On my desk at work, I currently have a 23" Apple Cinema Display (ADC) flat panel. (hand me down from one of the folks who did visualization work ... well, they put it on a server, and I swapped my 20" w/ it when no one was looking, as I'm one of the few who still has a machine w/ an ADC video card in it)
At home, I typically just the laptop's display, for everyday coding -- if I start doing graphics layout work, I have a 30" Apple display, but it's just too damned big for normal everyday work -- I actually have it boxed up after we used it for displaying a slideshow at a funeral, and haven't unpacked it.
I actually _do_not_ like Apple's 'just one cable' connection on their monitors -- the cable pigtails out with only a few inches, so you have to keep the power brick near the computer -- this can be a PITA if you have to keep switching the display between machines (cause it's just not worth paying for a DVI-DL KVM), and especially annoying with my laptop, as I tend to move it around on the desk depending on what I'm doing, but I'm forced to keep repositioning the brick around.
oh ... and the power connection for the brick is the OPPOSITE gender of the connection for a Mac Mini ... I'm lucky I didn't burn out something when I was rushing to connect everything up before the funeral (note -- the mini can't drive the full resolution, but they had pre-generated the movie at DVD resolutions, so it didn't matter anyway)

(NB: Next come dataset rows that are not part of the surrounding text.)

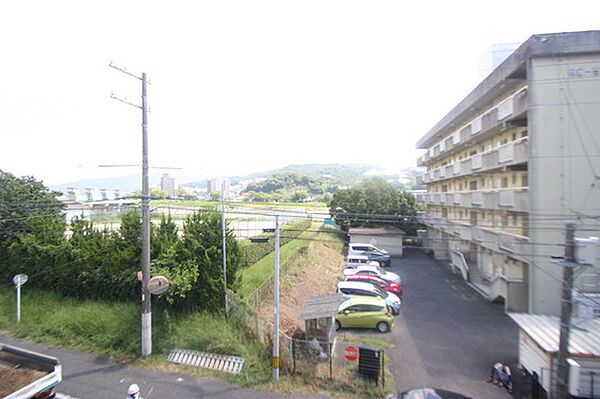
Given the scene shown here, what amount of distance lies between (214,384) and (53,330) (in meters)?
7.05

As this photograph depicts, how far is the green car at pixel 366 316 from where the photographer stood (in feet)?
39.7

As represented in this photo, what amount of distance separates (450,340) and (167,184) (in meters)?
12.8

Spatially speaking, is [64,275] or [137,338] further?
[64,275]

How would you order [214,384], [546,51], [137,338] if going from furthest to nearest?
[546,51] → [137,338] → [214,384]

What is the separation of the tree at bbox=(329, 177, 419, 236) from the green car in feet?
55.1

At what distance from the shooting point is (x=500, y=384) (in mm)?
8602

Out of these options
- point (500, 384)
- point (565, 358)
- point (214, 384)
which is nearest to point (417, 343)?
point (500, 384)

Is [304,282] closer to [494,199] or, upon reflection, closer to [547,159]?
[494,199]

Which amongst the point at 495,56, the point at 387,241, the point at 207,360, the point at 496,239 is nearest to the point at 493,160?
the point at 496,239

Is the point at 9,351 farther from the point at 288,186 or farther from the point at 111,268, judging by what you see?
the point at 288,186

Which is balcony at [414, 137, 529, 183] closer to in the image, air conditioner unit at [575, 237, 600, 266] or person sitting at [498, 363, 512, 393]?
air conditioner unit at [575, 237, 600, 266]

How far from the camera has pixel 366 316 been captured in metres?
12.2

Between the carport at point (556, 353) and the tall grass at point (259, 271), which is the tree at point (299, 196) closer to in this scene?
the tall grass at point (259, 271)

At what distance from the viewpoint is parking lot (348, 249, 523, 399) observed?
8.86 m
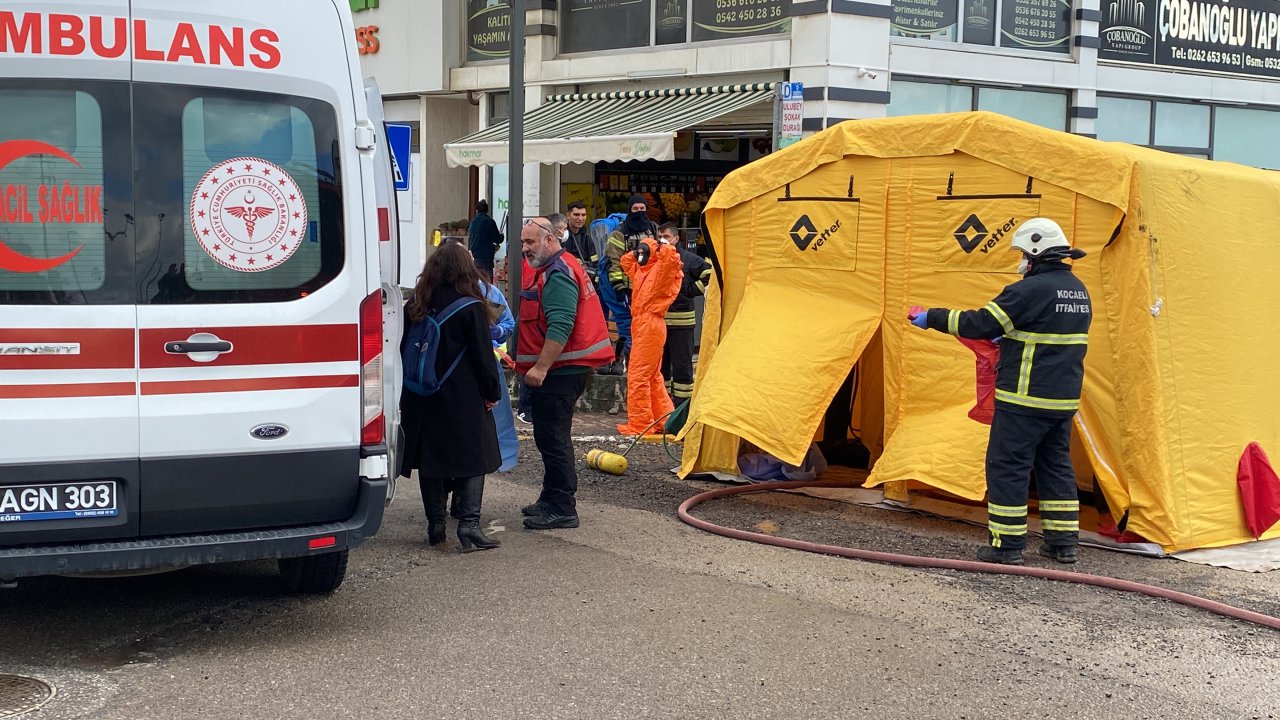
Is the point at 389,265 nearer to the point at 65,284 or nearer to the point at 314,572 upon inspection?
the point at 314,572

... If I were going to get a monitor just for programming ... I'd probably look at something much, much cheaper than the setups I use -- you don't need high refresh rates or even all that high of contrast -- so long as text is legible, it's fine. Higher resolution might allow you to bring up more windows at once, but unless you're working off a laptop w/ only one video port, I'd probably get two smaller displays (19 to 21" range) rather than a larger one (23" to 24") ... the price points for the 30" displays just aren't worth it for people unless you're dealing with one of those rare issues where you need everything in one window, which I've never come across when programing.